An Evaluation of Behavioral Skills Training for Teaching Caregivers How to Support Social Skill Development in Their Child with Autism Spectrum Disorder.
Clinic BST gives parents accuracy, but you must coach them at home before they will use social-skills strategies in daily life.
01Research in Context
What this study did
Hassan et al. (2018) taught parents of children with autism how to run social-skills lessons at home.
The team used Behavioral Skills Training: explain, model, practice, and feedback.
Parents first mastered the steps in a clinic room. The study then added in-situ training—coaching during real meals and play—to see if skills would transfer.
What they found
Every parent hit mastery during clinic BST. Still, they did not use the skills at home until the trainer coached them in their living room or kitchen.
Only after that real-life coaching did the parents’ social-skills teaching stick, and child social behaviors rose.
How this fits with other research
Dogan et al. (2017) showed that brief BST alone can turn parents into solid social-skills trainers. Mahfuz adds a warning: without in-situ coaching, those shiny clinic skills may stay locked in the clinic.
Falligant et al. (2025) repeated the pattern with preschool staff. Group BST plus brief in-situ feedback was needed before teachers used incidental teaching on the floor.

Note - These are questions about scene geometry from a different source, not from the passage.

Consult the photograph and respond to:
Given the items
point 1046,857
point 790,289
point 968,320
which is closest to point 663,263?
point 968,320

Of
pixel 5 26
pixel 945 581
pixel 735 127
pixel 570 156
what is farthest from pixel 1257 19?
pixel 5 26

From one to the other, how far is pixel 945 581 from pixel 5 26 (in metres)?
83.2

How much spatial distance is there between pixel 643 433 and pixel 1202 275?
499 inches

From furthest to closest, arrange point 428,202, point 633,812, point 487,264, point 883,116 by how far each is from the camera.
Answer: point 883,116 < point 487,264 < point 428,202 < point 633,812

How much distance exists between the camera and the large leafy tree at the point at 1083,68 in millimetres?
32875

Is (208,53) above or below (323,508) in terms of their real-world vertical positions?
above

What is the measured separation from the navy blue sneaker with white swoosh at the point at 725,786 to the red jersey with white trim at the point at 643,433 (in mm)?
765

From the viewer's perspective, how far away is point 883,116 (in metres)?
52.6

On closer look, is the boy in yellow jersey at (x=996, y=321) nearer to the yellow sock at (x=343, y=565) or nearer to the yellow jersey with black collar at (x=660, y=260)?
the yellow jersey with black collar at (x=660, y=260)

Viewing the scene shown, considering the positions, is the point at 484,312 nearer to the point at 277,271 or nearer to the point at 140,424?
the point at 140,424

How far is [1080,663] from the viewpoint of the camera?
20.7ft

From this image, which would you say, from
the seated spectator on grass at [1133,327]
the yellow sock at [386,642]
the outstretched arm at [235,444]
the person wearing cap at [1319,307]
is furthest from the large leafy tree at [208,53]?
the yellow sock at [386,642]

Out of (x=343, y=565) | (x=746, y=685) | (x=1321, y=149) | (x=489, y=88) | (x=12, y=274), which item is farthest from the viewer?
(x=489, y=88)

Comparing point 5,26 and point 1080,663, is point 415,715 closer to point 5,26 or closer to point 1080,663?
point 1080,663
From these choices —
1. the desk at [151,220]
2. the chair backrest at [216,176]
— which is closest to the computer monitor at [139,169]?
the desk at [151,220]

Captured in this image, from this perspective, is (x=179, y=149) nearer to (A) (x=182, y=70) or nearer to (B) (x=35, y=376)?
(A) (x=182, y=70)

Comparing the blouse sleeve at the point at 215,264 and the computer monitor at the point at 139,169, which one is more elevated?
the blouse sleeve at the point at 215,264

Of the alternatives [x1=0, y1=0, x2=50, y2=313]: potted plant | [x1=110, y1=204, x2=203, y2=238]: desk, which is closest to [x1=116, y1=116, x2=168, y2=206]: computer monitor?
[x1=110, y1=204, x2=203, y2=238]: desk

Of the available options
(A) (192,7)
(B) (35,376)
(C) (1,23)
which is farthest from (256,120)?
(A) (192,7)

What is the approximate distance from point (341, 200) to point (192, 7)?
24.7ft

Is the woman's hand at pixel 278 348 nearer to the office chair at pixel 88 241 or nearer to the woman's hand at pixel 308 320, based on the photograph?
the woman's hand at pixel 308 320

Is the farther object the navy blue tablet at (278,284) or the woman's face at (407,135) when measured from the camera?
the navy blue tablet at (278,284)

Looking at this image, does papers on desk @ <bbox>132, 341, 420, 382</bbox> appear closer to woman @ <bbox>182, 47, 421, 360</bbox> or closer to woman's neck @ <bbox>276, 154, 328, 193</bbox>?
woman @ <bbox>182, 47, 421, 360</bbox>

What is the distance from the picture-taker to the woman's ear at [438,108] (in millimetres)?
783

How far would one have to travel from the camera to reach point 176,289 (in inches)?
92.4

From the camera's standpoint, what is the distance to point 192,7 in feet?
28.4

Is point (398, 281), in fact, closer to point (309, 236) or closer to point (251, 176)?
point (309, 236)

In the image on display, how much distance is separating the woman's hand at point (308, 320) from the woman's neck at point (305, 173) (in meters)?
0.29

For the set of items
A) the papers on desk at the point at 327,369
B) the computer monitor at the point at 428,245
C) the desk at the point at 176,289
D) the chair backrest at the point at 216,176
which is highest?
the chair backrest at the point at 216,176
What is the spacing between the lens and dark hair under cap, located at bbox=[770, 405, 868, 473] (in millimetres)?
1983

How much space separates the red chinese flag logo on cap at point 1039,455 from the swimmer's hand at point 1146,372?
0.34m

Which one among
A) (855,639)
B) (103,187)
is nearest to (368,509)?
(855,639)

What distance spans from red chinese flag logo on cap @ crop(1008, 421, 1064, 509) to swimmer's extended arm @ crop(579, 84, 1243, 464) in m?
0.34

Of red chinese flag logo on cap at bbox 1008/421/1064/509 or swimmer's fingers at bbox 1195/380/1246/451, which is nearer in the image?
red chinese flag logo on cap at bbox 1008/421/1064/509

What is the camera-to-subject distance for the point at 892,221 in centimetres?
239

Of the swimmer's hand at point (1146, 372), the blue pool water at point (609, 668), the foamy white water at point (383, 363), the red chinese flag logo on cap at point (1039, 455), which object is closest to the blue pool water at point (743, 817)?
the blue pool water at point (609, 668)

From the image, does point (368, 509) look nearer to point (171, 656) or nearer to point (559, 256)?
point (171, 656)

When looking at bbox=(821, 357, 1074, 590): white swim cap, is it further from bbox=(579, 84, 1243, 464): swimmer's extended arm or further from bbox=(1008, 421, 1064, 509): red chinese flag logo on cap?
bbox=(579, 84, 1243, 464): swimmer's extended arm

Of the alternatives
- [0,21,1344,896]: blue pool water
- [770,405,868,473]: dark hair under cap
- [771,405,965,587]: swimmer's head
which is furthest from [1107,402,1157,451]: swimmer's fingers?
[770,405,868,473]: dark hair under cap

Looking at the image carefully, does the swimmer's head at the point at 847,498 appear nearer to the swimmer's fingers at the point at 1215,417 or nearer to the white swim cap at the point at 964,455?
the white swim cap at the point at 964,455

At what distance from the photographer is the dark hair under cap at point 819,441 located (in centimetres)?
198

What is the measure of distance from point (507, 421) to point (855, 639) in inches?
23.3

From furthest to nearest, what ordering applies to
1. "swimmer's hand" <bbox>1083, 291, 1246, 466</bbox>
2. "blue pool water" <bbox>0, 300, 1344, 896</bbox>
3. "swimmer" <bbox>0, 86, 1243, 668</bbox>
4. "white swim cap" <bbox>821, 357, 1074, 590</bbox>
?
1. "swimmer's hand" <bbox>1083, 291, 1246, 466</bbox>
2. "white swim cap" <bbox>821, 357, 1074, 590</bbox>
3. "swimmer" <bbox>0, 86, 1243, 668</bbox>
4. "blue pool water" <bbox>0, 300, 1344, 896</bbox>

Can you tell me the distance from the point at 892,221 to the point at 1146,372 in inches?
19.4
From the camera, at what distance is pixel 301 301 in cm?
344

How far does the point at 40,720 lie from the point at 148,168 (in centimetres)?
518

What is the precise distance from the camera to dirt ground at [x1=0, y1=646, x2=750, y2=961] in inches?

McMillan et al. (1997) saw the same leak with deaf preschoolers. Social skills trained in one room vanished in new rooms until the team added multiple people, places, and reinforcers. Together, the four studies form a clear rule: BST creates accuracy, but generalization needs extra layers—either in-situ coaching or built-in multiple exemplars.
Why it matters
If you train caregivers, plan for two phases. First, use BST until they nail the steps in your office. Then go to their home, park, or diner and coach in the real place. Budget that second trip up front; without it, you may see perfect role-play but zero real-world change.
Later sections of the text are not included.